In ALGS, 94–95% of patients have a heterozygous pathogenic variant in JAG1, and 1–2% of patients have a heterozygous pathogenic variant in NOTCH2[12]. Pathogenic variants in the JAG1 gene were identified in nine patients (90%): five nonsense pathogenic variants (55.6%), three frameshift pathogenic variants (33.3%), and one splicing pathogenic variant (11.1%). The only identified NOTCH2 pathogenic variant was nonsense. Significantly, most of these genetic pathogenic variants have not been reported, indicating our cases may have a unique variants spectrum.

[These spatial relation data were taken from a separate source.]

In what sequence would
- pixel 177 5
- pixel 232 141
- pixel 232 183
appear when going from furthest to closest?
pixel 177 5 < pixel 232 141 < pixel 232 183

ALGS cases with JAG1 pathogenic variants usually present facial dysmorphism, heart involvement compared to NOTCH2[13, 14]. Renal abnormalities may be more common in cases with NOTCH2 pathogenic variants[15]. However, many studies have reported no clear correlation between genotype and phenotype in this disease. The phenotypic variability was seen among patients with the same pathogenic variants[16]. This type of variability has been associated with liver disease, with clinical manifestations ranging from mild liver function abnormalities to severe cholestasis [17]. In the present study, cases #2 and #8 had the same genetic pathogenic variant although the clinical manifestations differed. This supports the changeable phenotypic penetrance of ALGS. Some studies have suggested that this may be due to the existence of other genes as genetic modifiers, such as the Fringe protein family, including LFNG, RFN, and MFNG, which can alter NOTCH signaling by regulating glycosyltransferase activity. THBS2 has also been considered a potential genetic modifier[18, 19].
The system of graded diagnosis and treatment in China is not good enough. Almost all children with severe cholestasis will choose the best hospital for the first diagnosis. Through the study, we have realized that the primary pediatricians’ cognition of ALGS is insufficient, which is why we wrote this manuscript.
The characteristic of our study is that pathogenic variants in JAG1 and NOTCH2 are the primary variants in Chinese children with ALGS, but we had our own unique variants spectrum. The other surprising finding was that none of the patients had any ocular symptoms. Whether this is a feature of Chinese children with ALGS is unknown. We need more cases to prove it. ALGS should be considered for cholestasis in infants and young children, especially those with multi-organ abnormalities.